-- START Given information --

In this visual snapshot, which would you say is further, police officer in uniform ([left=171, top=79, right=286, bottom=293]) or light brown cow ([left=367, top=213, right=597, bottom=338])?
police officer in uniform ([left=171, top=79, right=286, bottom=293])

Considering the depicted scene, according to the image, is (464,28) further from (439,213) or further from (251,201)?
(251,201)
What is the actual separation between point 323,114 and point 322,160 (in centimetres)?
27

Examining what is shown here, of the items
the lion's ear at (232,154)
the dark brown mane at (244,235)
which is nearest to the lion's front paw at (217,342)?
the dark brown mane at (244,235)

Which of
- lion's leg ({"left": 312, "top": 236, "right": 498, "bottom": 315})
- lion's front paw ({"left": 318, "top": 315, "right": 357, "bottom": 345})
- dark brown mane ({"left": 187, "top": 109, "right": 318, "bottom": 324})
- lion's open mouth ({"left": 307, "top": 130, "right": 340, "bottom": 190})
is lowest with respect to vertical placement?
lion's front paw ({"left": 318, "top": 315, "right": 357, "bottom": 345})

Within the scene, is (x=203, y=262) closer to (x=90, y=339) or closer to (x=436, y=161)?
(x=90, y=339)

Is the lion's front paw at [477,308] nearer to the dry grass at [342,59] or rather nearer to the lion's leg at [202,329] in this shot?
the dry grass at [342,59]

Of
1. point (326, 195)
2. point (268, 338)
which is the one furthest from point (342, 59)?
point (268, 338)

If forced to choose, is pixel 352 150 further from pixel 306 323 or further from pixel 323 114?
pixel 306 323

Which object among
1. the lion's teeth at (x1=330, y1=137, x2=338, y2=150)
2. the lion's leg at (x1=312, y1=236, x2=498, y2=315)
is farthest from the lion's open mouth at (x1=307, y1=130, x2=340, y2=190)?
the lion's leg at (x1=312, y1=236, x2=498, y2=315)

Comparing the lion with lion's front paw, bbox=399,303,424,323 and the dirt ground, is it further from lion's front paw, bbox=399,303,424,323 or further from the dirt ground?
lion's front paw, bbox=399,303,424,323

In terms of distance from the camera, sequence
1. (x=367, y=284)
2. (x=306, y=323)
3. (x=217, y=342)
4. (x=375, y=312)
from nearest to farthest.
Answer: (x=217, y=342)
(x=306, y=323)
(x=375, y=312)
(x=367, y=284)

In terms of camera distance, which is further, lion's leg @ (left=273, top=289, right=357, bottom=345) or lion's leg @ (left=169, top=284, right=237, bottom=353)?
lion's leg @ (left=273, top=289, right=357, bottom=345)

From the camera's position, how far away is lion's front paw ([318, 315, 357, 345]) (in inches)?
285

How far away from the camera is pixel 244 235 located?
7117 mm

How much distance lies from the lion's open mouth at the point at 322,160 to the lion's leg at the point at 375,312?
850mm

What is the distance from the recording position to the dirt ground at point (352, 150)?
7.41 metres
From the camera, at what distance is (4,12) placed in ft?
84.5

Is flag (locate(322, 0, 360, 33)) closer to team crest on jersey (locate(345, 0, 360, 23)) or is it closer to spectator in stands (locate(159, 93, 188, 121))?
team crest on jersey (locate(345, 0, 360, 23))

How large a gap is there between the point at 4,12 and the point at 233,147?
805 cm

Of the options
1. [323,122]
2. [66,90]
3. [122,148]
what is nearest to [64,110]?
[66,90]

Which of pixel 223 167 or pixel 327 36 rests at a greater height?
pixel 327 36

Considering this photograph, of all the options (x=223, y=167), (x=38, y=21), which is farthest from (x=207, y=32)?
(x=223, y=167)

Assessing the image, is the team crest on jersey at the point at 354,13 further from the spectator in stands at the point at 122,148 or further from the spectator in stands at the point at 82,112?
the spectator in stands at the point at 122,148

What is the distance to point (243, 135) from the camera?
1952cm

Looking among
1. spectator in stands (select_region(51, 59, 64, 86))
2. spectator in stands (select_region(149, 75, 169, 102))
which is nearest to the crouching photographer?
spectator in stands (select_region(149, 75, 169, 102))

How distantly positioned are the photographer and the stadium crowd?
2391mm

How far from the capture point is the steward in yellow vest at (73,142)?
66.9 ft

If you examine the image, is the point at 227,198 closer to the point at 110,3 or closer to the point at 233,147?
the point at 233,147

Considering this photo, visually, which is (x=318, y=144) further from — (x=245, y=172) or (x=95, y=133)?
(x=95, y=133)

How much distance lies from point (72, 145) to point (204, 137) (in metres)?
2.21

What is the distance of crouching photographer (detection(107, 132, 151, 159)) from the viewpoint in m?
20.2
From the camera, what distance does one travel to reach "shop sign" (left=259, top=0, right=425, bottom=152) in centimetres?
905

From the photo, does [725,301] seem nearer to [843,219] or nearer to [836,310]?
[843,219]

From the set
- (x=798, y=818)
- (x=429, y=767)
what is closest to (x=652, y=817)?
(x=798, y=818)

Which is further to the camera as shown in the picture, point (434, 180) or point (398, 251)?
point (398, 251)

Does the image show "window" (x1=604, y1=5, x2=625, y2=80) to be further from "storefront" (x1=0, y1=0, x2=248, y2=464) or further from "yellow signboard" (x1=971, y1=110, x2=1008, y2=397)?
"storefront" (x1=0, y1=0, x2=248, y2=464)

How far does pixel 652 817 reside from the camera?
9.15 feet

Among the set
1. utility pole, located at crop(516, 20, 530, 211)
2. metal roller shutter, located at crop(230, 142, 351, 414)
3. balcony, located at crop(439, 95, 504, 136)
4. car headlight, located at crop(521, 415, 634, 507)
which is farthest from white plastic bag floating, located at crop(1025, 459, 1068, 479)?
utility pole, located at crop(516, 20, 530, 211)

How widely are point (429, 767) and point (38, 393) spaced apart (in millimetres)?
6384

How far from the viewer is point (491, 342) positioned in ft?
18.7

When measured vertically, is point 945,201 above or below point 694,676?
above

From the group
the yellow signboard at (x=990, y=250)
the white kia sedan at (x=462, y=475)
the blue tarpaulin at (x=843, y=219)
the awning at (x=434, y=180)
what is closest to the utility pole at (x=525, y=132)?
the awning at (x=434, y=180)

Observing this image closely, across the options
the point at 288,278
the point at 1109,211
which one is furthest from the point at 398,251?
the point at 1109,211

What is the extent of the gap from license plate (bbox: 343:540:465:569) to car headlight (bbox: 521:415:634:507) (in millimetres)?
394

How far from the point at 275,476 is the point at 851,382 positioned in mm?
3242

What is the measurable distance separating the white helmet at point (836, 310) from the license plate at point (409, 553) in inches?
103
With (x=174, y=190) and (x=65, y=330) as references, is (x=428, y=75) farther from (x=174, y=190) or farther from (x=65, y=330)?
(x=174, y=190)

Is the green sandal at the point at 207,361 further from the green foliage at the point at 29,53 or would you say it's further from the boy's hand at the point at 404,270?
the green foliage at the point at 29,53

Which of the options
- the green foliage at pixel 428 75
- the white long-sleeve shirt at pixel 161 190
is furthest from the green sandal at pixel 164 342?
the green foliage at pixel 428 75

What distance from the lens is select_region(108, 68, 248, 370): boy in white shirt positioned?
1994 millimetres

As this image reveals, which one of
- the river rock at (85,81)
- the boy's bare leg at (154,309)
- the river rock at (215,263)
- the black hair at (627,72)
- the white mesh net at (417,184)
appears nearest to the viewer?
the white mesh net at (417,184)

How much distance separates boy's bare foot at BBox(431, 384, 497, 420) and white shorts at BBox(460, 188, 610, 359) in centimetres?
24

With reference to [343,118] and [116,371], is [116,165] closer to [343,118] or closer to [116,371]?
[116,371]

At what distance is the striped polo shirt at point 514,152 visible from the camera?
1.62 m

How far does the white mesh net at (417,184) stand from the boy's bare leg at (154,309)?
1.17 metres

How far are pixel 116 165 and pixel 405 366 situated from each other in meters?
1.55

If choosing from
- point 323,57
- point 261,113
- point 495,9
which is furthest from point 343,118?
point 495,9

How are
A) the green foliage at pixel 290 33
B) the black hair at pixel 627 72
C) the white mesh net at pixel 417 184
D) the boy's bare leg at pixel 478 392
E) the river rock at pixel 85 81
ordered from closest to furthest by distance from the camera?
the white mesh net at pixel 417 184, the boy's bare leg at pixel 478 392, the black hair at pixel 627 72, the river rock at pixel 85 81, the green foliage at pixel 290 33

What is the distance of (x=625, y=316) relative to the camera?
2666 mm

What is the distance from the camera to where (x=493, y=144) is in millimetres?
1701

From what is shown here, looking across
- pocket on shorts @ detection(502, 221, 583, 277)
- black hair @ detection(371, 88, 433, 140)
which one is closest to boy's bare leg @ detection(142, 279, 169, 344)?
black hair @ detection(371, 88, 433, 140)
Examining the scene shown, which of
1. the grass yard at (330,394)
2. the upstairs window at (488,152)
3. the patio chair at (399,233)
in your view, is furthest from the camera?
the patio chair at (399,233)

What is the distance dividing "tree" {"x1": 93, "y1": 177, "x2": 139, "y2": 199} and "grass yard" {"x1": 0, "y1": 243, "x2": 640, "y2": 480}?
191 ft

-- END Given information --

**Exercise details:**
Each line from the one containing "What is the distance from the camera" to the end of the listing above should be copied exactly, and nothing else.

**Solution to the problem:**
What is the distance from the camera to where (x=493, y=144) is in millimetres?
1701

From what is shown here, looking across
- pocket on shorts @ detection(502, 221, 583, 277)
- black hair @ detection(371, 88, 433, 140)
which one is closest to boy's bare leg @ detection(142, 279, 169, 344)?
black hair @ detection(371, 88, 433, 140)
Examining the scene shown, which of
1. the grass yard at (330,394)
2. the upstairs window at (488,152)
3. the patio chair at (399,233)
in your view, is furthest from the camera?
the patio chair at (399,233)

What is the distance dividing "tree" {"x1": 93, "y1": 177, "x2": 139, "y2": 199} and "grass yard" {"x1": 0, "y1": 243, "x2": 640, "y2": 480}?
191 ft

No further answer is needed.